(SELECTED PASSAGE Opens)

# FOB's



## ace7038 (May 27, 2007)

I use them all the time. They are great! So is their customer service. Not for everyone, as I have read in the forums, but definitely worth a try. Way easier to fletch a dozen arrows than any other fletching.


----------



## MJewell (Nov 24, 2007)

I have shot them before and liked them, great in the wind. Looking forward to once again shooting them this year. Paul is an great guy to deal with. If you have an problem tuning your bow to them just PM him and he help you though it.

Matt


----------



## ont.deerhunter (Mar 26, 2004)

*fobs*

I have used them for four years now and love them! I use them for hunting and if they were a little lighter or I had a little longer draw I would be shooting them for 3d as well. Paul Morris is a super guy and will help you with any problems that may arise in your set up. Give them a try in the wind at 50 or 60 yds and compare them to vanes or feathers you will be amazed.:smile:


----------



## TobaBow (Feb 19, 2005)

Are they affected by cold temps,say november bowhunting?

Thanks again, Dereck


----------



## SARASR (Oct 30, 2009)

I've been shooting FOBs for the past year with no problems with the cold,
theoretically cold air is more dense which would give them more control
but that at archery ranges is probally stretching things a bit I'm in Ma and had temps round bout 20 degrees while shooting with no issue other than my desire to be next to the coal stove
Fobs are great!


----------



## Maxtor (Jan 7, 2007)

I used them this past season for deer hunting and really liked them. Shot two nice bucks with them. I've also been using them a tiny bit for 3D lately too and may shoot them more often once the outdoor 3D kicks off.

(SELECTED PASSAGE Closes)

__WHAT THE EXERCISE ASKS__.
Continue the forum thread about FOB arrow fletching from where it stops.

(DATA EXTRACT Opens)

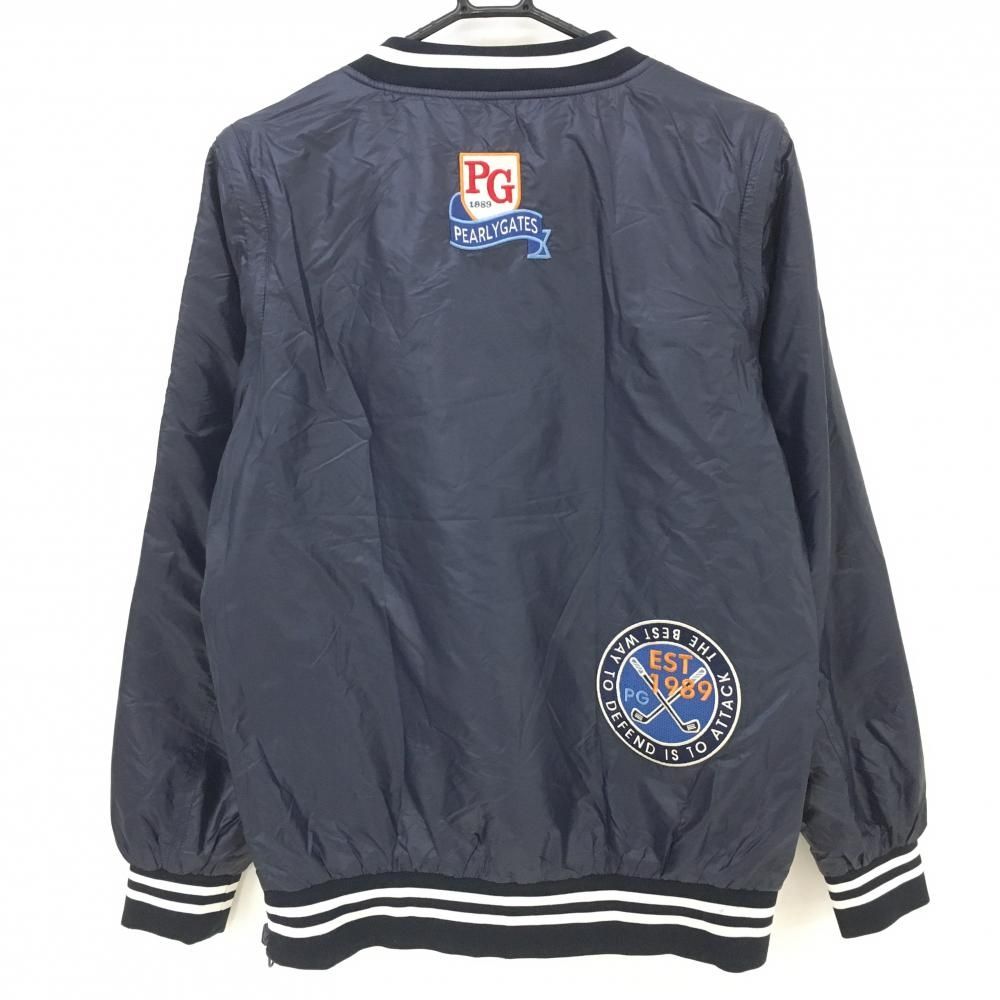 パーリーゲイツ 中綿リバーシブルスニード ネイビー×レッド 4WAY 袖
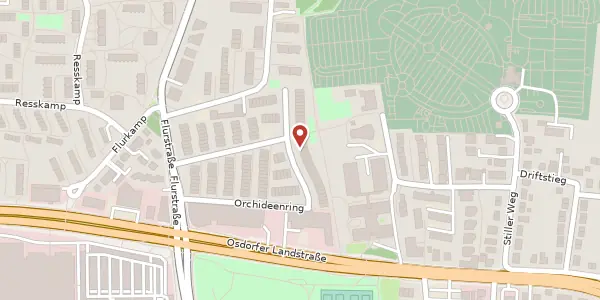 Karte der Umgebung von Orchideenring 18d, 22607 Hamburg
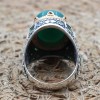 Turquoise Men's Ring, Handmade Ring, Turkish Handmade Silver Men Ring, Ottoman Ring, Men's Jewelry, Gift for Him, 925k Sterling Silver Ring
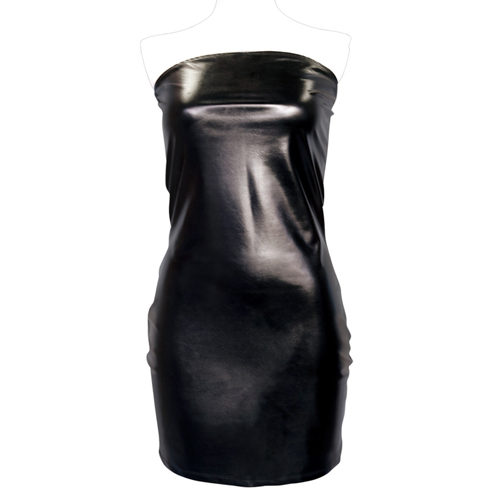 エナメルボディコンワンピース　おとこの娘用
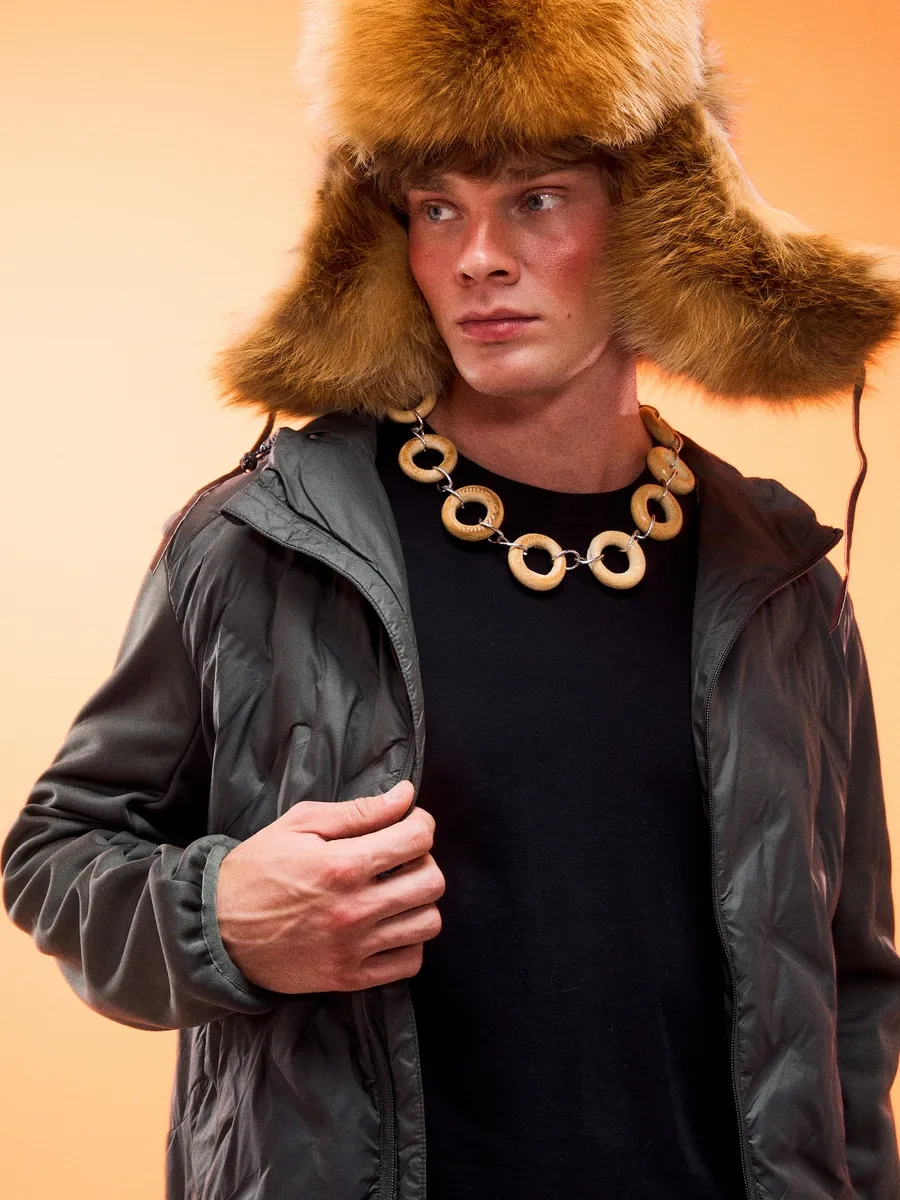 Tvoe Tekstil Kollu Kapüşonlu Sıcak Tutan Rüzgarlık Montu 262620605 Khaki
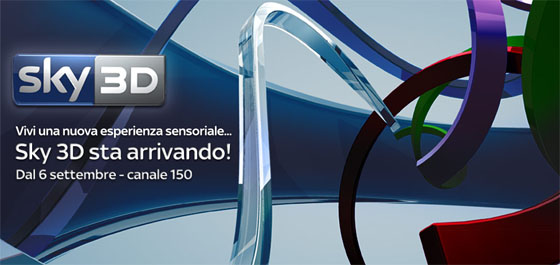 Immagine nel testo correlata a: Sky 3D, dal 6 settembre il primo canale interamente in 3D (canale 150)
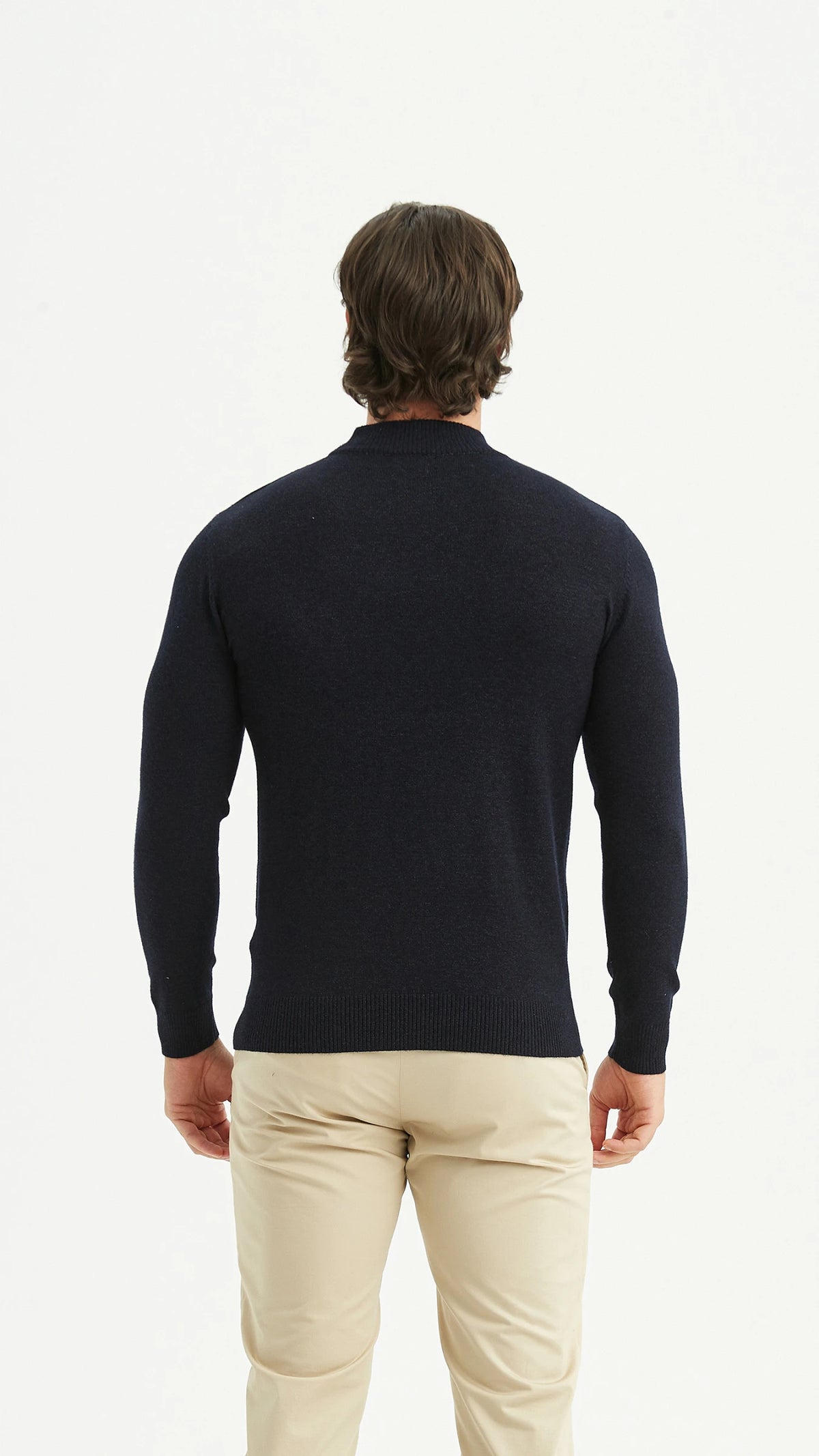 Pullover mit halbem Reißverschluss | Cosenza | Grau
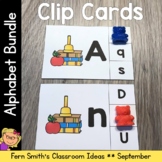 Alphabet Clip Card Center Uppercase & Lowercase Back to Sc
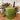 Rustic Pillar Candle Fern Green 100x100mm - Bumble Living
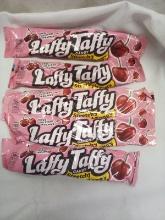 Qty 5 Laffy Taffy Candy Cherry Flavor 1.5oz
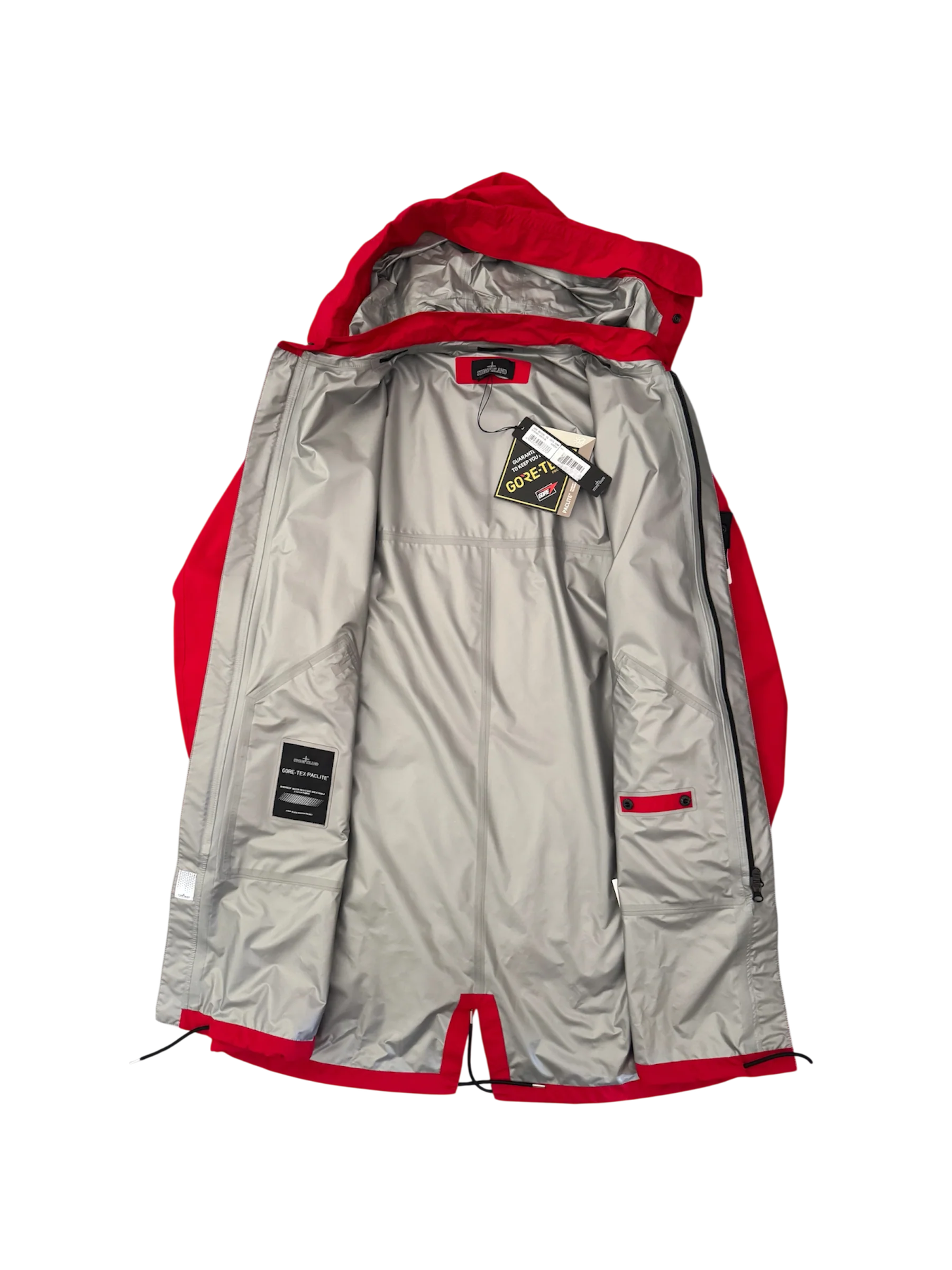 Stone Island Shadow Project Red 'Goretex Paclite' Parka - Medium - Image 2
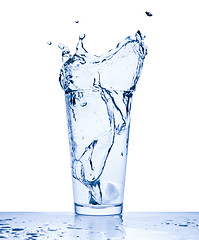 Image showing water splash in glass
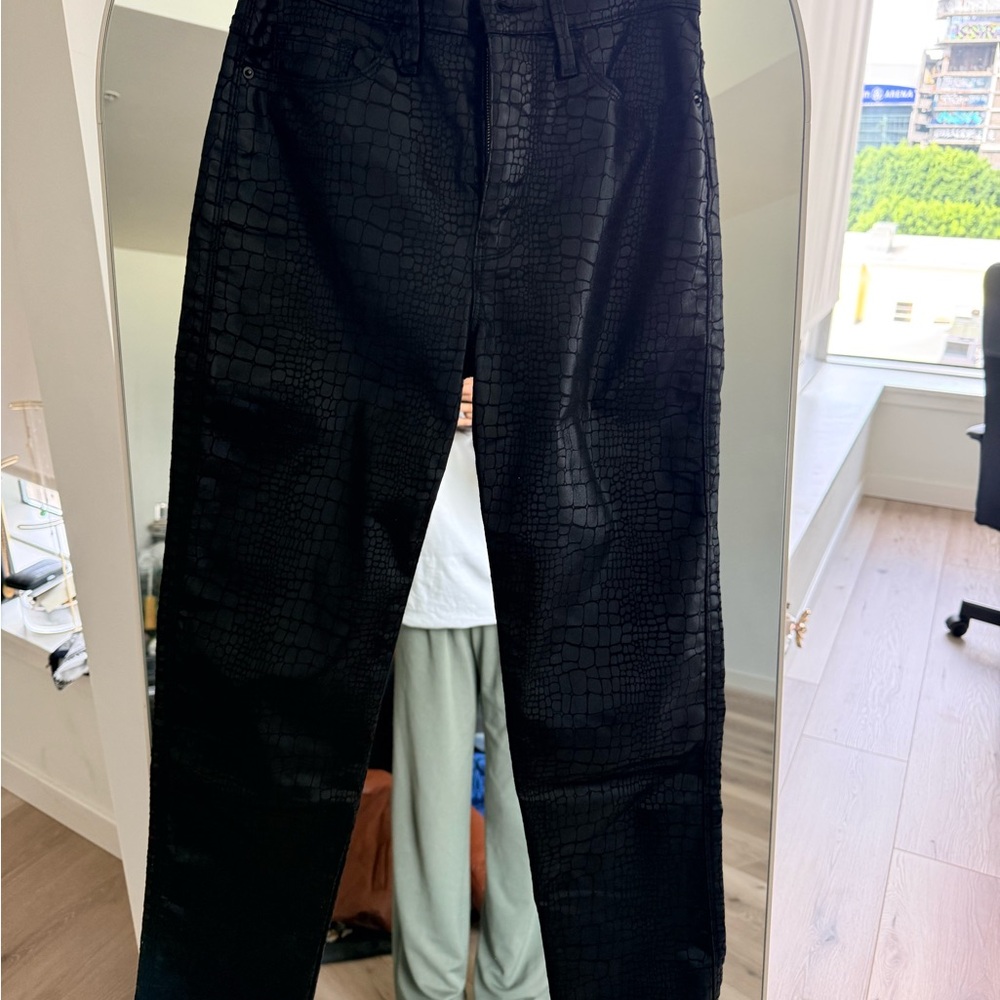 Frame Denim Black Textured Pants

(DATA EXTRACT Closes)

__SOLVED EXERCISE__.
----------



## onmedic (May 23, 2004)

Yes i have used fobs. Also on youtube under fob bear, i have a video of a bear being taken with fobs, it was also on starrflight.com but not sure about now, haven't seen it in awhile.


----------



## TobaBow (Feb 19, 2005)

Thanks guys for posting. I wonder if fobs will work with my apa twister rest? if not my tt shakyhunter should do.

Thanks again, Dereck


----------



## XXX_Shooter (Aug 30, 2009)

I have been using FOBS for 2 years know and there awesome. I have taken a few deer with them too. Amazing product. To shoot the fobs you have to shoot a drop away like the trophy taker original for example. But give them a whirl you will be amazed.....


----------



## TobaBow (Feb 19, 2005)

I'm going to try them this spring. It will be interesting to find out if they perform as good as they say in the wind,3-D/fita!
Thanks guys, Dereck
PS; Ya Team Canada Ya


----------



## Slugman (Jan 12, 2010)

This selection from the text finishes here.